Jokowi Minta Evakuasi WNI di Diamond Princess Dilakukan Hati-Hati

Jokowi Minta Evakuasi WNI di Diamond Princess Dilakukan Hati-Hati
Kapal pesiar Diamond Princess dikarantina di Daikoku Pier Cruise Terminal, Yokohama, Jepang, karena kekhawatiran akan covid-19. ( Foto: AFP )
Lenny Tristia Tambun / DAS Rabu, 26 Februari 2020 | 13:57 WIB

Jakarta, Beritasatu.com - Presiden Joko Widodo (Jokowi) meminta proses evakuasi 74 ABK WNI yang berada di kapal pesiar Diamond Princess di Yokohama, Jepang, dilakukan dengan prinsip kehati-hatian. Agar tidak menimbulkan episentrum baru yang membahayakan 267 juta penduduk Indonesia.

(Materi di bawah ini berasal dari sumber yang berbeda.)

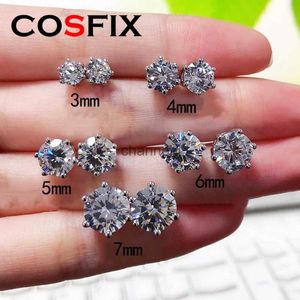 Stud Gra Moissanite Stud Cupings Lab Diamond S925 STERLING Gümüş Küpe Kadınlar için SEVİYELER KOYULAR EAR STUD 1CT 2CT 4CT YQ240110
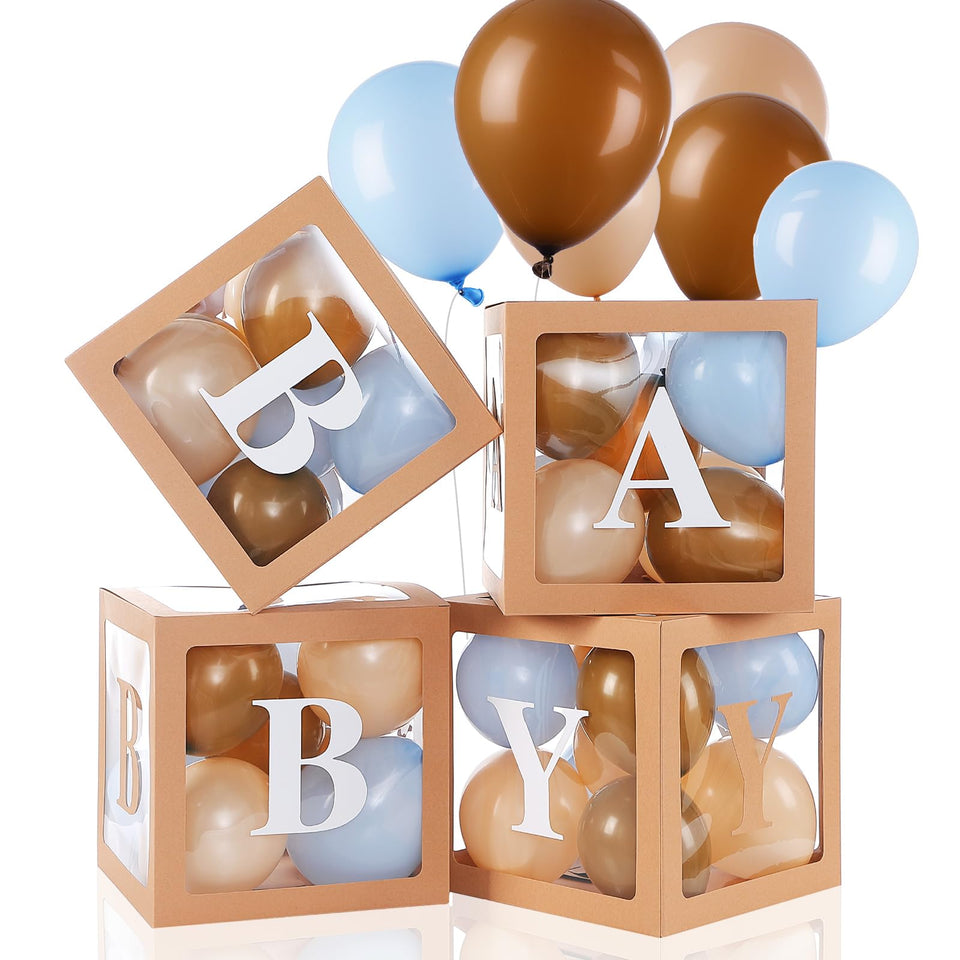 Zhanmai baby boxes for bear shower setup with four transparent units—easy display.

“Karena masalahnya ini sudah menjalar ke banyak negara. Awalnya Tiongkok, kemudian Korea juga, di Jepang, Iran, Italia. Semua keputusan harus hati-hati tidak boleh tergesa-gesa. Kita punya 267 juta penduduk RI yang harus dikalkulasi. Saya pesan ke menteri, ke menko, hati-hari mengkalkulasi, seperti ke Natuna kemarin,” kata Jokowi di Jakarta Convention Center, Senayan, Jakarta, Rabu (26/2/2020).

Jokowi ingin proses evakuasi dirampungkan satu per satu. Dimulai dari melaksanakan proses evakuasi 188 ABK WNI di kapal pesiar World Dream, baru dilanjutkan dengan evakuasi 74 ABK WNI di kapal pesiar Diamond Princess.

“Ini dirampungkan dulu satu-satu. Orang belum merapat ke sana. Yang ini (World Dream) saja belum sampai di pulau Sebaru. Nanti kalo sudah sampai, ditata.  Kita menyiapkan yang ini lagi (Diamond Princess),” ujar Jokowi.

Sampai saat ini, pemerintah Indonesia masih melakukan negosiasi dengan pemerintah Jepang. Menurut Jokowi diplomasi negosiasi tidak mudah. Tetapi, Jokowi berjanji akan segera merampungkan negosiasi dengan pemerintah Jepang sehingga proses evakuasi dapat secepatnya dilakukan.

”Apalagi kemudian kita berbicara yang di kapal Diamond, karena ini juga masih negosiasi dengan pemerintah Jepang. Tidak segampang itu diplomasi,” jelas Jokowi.

Untuk evakuasi WNI di Diamond Princess, masih ada dua opsi, yakni lewat jalur laut dan udara. “Ada risiko dan hitung-hitungan semuanya. Pulaunya di mana juga belum. Jangan dianggap mudah,” ungkap Jokowi.